▶ **Belge alıntısı**:
##############################
Vatan, yalan, slogan
Fotoğraf: Envato
Yeni Türkiye’nin nasıl bir yer olduğunu bir türlü anlayamayanlar için ne yapmak gerek, bilemiyorum. Ülke korkunç bir bataklık içerisinde ve daha korkuncuna doğru hızla ilerliyor. Olan biteni anlayamayanlar için belki de sloganlar üretmek gerekiyor.
Eskiden üretilmiş olanlara benzer sloganlar üretmek iyi olabilir. “Ben sporcunun zeki, çevik ve aynı zamanda ahlaklısını severim” türünden sloganlar. Şöyle bir tane, örneğin: “Ben belediyenin kayyumlu olanını severim.”
Belediyelerin artık görevleri talan ve talanı örtmek için din kullanmak ya, o zaman şu slogan kullanılabilir: “Ben belediyenin şeriatçı olanını severim.”
Ama haftalardır gündemde olan korkunç olaylar yanında yeterince etkileyici gelmeyebilir. Onun yerine daha da gündeme uygun sloganlar bulalım: “Ben polisin şeriatçı olanını severim.” Ya da şöyle bir tane: “Ben polisin suikast yapanını severim.”
İşin doğrusu slogan üretmek zor değil. Faşist rejimlerde bol slogan bulunması, bol bol slogan kullanılması biraz da bundan. Slogan üretmeyi sürdürelim:
“Ben evin yakılmış yıkılmış olanını severim.”
“Ben çocukların kilit altında tutulduğu, yangında can verdiği yurtları severim.”
“Ben anaların ağlayanlarını severim.”
“Ben çocukların askere gönderilmesini, eve tabut içinde dönmesini severim.”
“Ben askerin dirisini değil, ölüsünü severim.”
“Ben mahallenin yok edilmiş olanını severim.”
Basının susturulduğu, barış çağrıları yapanların susturulduğu bir ülkede ancak böyle sloganlar duyulabilir. Diyalog yerine silahların konuştuğu bir ülkede ancak bağırtılar, kalıplar, sloganlar duyulabilir.
Aklıma kimi kışlalarda bulunan bir slogan geliyor: “Dönen tekerlekler zaferi müjdeler.” Bu koca bir yalan. Bunun yerine doğrucu bir slogan koyacak olsak, duvarlara şunu yazmak gerekirdi: “Dönen tekerlekler zaferi müjdeler. Dönmeyen tekerlekler ise barış ve huzuru...”
##############################
▶ **Kayıtlı veriler**:
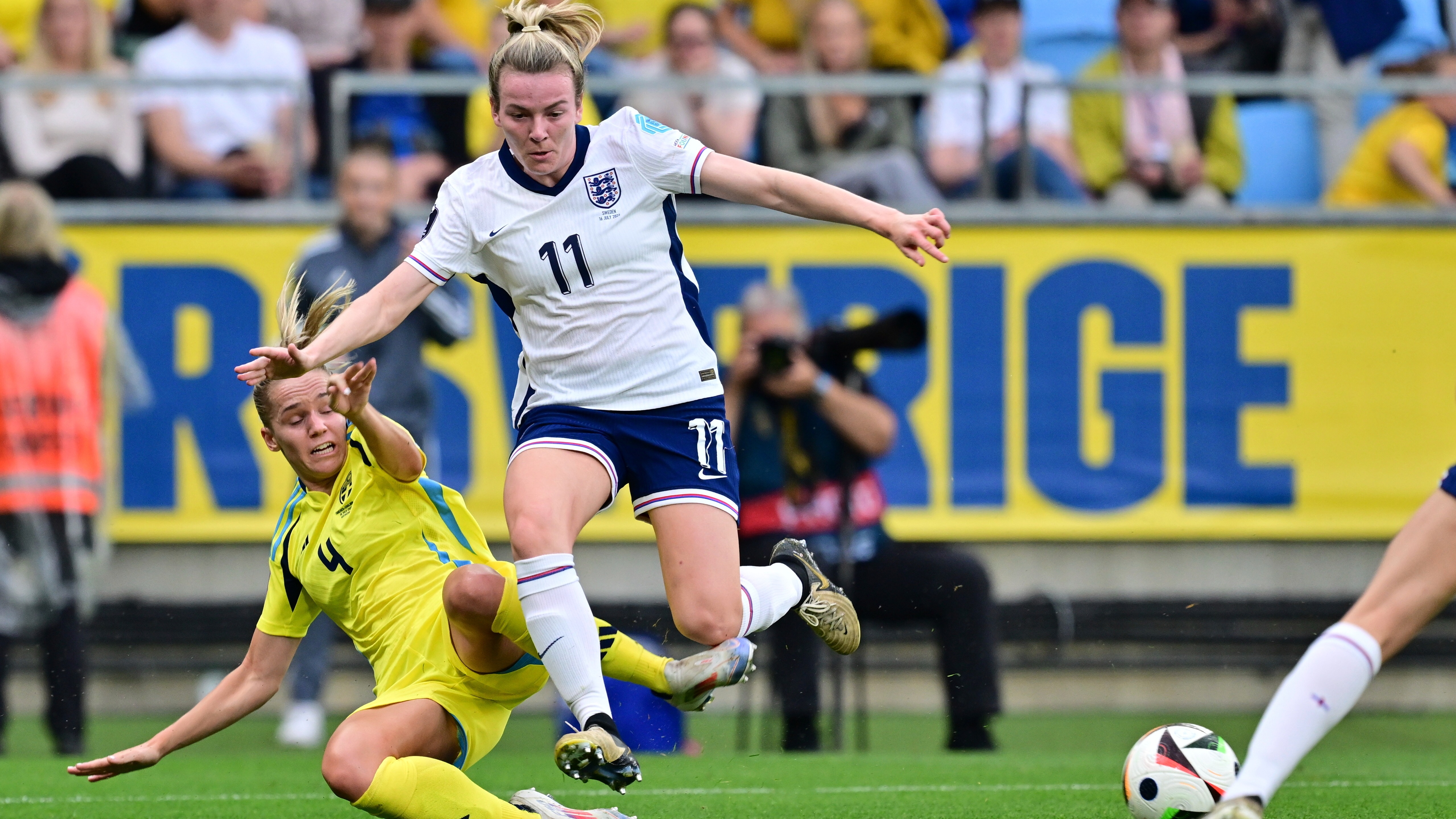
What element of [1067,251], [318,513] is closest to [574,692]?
[318,513]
##############################
▶ **Görev A**:
Sloganlar üzerine yazıdan bir bölümü tekrar yazın: "Basının susturulduğu, barış" sözlerinin geçtiği yerden başlayın, "kalıplar, sloganlar duyulabilir." sözlerinden sonra durun.
▶ **Görev B**:
Sloganlar üzerine yazıya göre kimi kışlalarda hangi slogan bulunuyor?
▶ **Görev C**:
Sloganlar üzerine yazıyı kaldığı yerden devam ettirin.

▶ **Sonuç A**:
Basının susturulduğu, barış çağrıları yapanların susturulduğu bir ülkede ancak böyle sloganlar duyulabilir. Diyalog yerine silahların konuştuğu bir ülkede ancak bağırtılar, kalıplar, sloganlar duyulabilir.

▶ **Sonuç B**:
"Dönen tekerlekler zaferi müjdeler."

▶ **Sonuç C**:
Sloganlar militarizmin köşe taşlarından. ABD Hava Kuvvetlerinde kullanılan bir başka slogan gibi: “Duyduğunuz gürültü, özgürlüğün sesidir.” Başka ülkelere gönderilecek askerlere helikopter ve uçaklardan gelen korkunç gürültüyü sevdirmek için üretilmiş. Amaç, askerlere “Sizi istila veya işgal için kullanacağız,” demek yerine, özgürlükten söz ederek onları kandırmak. Kandırmaca yalnız ABD’de gerekli değil, her yerde gerekiyor. Şırnak’a, Irak’a, Suriye’ye gönderilen askerlere böyle yalanlar söylemek gerekiyor. “En büyük asker, bizim asker!”
Türkiye’yi yöneten akıl önceki gün şunu söylemiş: “Bir vatanın vatan olması için şehide ihtiyacımız var.” Evet, ölüme gönderilen askerlere bunları söylemesine şaşırmamak gerek. İnsanların ölüme gönderilmesi için yalan ve türlü çeşit slogan gerek. Vatan böyle sevilirmiş, ölerek yani...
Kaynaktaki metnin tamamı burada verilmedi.